- **Documento**
Opinião

É urgente separar alhos e bugalhos

Autor

  • Carlos Frederico Barbosa Bentivegna

    é mestre e doutorando em Direito Civil pela Universidade de São Paulo (USP) presidente da Comissão de Direito Civil da OAB - Pinheiros e autor de "Liberdade de Expressão Honra Imagem e Privacidade" 2019 Ed. Manole.

1 de julho de 2020, 14h23

O dito português que alerta para a confusão entre alhos e bugalhos nunca foi tão útil e atual. Enquanto o alho, bulbo da planta Allium sativum, é muito usado e apreciado na gastronomia, o bugalho ou noz-de-galha é a protuberância que se forma em troncos de árvores comuns no continente europeu, como os carvalhos, muito útil para insetos mas não para nós. Assim, fica fácil perceber que tomá-los um pelo outro é confusão que em nada de bom resultaria, a exemplo de quando se "leva gato por lebre".

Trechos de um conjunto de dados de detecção

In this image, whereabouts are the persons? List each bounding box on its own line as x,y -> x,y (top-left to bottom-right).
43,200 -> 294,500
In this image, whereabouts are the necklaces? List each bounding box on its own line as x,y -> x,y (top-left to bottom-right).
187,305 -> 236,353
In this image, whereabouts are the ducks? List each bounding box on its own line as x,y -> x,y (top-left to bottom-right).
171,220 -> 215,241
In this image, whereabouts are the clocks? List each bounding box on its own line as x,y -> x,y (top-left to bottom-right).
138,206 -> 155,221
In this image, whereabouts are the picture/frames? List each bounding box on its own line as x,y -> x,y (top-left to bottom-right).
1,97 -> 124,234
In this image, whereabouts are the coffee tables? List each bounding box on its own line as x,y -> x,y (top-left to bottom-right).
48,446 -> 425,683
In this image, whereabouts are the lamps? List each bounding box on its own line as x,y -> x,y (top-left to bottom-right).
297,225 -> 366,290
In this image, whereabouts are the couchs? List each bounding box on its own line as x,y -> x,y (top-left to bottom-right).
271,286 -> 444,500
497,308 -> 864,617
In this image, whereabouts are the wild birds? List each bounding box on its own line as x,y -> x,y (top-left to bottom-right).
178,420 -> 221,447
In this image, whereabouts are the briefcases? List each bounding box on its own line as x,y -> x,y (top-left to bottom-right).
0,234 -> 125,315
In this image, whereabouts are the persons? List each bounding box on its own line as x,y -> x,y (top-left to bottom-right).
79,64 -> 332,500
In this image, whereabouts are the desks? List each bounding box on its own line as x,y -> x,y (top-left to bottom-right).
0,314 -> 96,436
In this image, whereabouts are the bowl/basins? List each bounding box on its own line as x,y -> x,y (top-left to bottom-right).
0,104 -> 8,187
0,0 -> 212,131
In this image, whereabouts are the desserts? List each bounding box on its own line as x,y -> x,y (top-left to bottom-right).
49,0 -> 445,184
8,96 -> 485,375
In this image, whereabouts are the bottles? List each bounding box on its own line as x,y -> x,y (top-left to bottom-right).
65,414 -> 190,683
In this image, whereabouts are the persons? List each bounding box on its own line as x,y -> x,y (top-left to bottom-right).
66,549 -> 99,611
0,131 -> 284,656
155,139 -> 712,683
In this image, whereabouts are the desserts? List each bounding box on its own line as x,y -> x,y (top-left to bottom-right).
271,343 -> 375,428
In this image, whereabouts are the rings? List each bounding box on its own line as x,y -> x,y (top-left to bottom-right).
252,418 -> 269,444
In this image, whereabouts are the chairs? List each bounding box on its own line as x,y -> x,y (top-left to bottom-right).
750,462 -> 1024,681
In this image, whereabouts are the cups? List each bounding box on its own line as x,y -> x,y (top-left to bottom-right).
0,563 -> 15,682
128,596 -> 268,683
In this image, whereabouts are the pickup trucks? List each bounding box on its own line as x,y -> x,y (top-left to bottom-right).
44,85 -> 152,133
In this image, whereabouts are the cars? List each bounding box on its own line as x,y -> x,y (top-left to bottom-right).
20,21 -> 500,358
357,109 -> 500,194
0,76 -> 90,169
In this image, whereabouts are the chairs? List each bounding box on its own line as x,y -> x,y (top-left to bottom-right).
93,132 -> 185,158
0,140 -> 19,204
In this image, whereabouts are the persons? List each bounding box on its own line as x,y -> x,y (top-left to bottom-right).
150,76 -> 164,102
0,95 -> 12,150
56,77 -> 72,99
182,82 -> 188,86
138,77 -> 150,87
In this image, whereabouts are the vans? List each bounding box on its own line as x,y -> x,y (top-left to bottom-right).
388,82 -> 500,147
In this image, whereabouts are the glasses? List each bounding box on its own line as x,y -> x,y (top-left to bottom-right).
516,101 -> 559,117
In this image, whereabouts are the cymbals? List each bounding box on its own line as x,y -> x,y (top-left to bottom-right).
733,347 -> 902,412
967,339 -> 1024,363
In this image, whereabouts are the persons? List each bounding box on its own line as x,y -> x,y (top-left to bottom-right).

- **Tarefas a realizar**
• a. Relacione todas as qualificações e funções que o artigo sobre alhos e bugalhos atribui ao seu autor.
• b. Dê continuidade ao artigo sobre alhos e bugalhos a partir do ponto em que o texto termina.
Os itens acima são material à parte e não pertencem ao artigo sobre alhos e bugalhos.

- **Respostas dos exercícios**
• a.
- Mestre em Direito Civil pela Universidade de São Paulo (USP)
- Doutorando em Direito Civil pela Universidade de São Paulo (USP)
- Presidente da Comissão de Direito Civil da OAB - Pinheiros
- Autor de "Liberdade de Expressão Honra Imagem e Privacidade" (2019, Ed. Manole)

• b.
Pois bem, confundir a liberdade de expressão, insculpida entre os direitos e garantias individuais do artigo 5º da Constituição Federal de 1988, com as ameaças, os crimes e os discursos de ódio que se têm visto e ouvido ultimamente por parte de alguns grupos políticos dá na mesma que confundir alhos com bugalhos. Trata-se de realidades diametralmente distintas, sendo uma delas conquista civilizatória que remonta ao longínquo ano de 1695, quando na Inglaterra refutou-se o Licensing Act que tencionava censurar previamente as produções do espírito; e a outra, o abuso ou a patologia no exercício da apriorística liberdade comunicativa, usando expressões do pensamento como armas para: I) o ataque aos direitos da personalidade alheios; II) a promoção e instigação do ódio contra algum grupo ou segmento da sociedade; III) o cometimento de crimes tipificados pela lei penal; ou IV) a tentativa de desmonte do sistema de democracia representativa com a tripartição de poderes que é também cláusula pétrea e fundante da nossa organização política.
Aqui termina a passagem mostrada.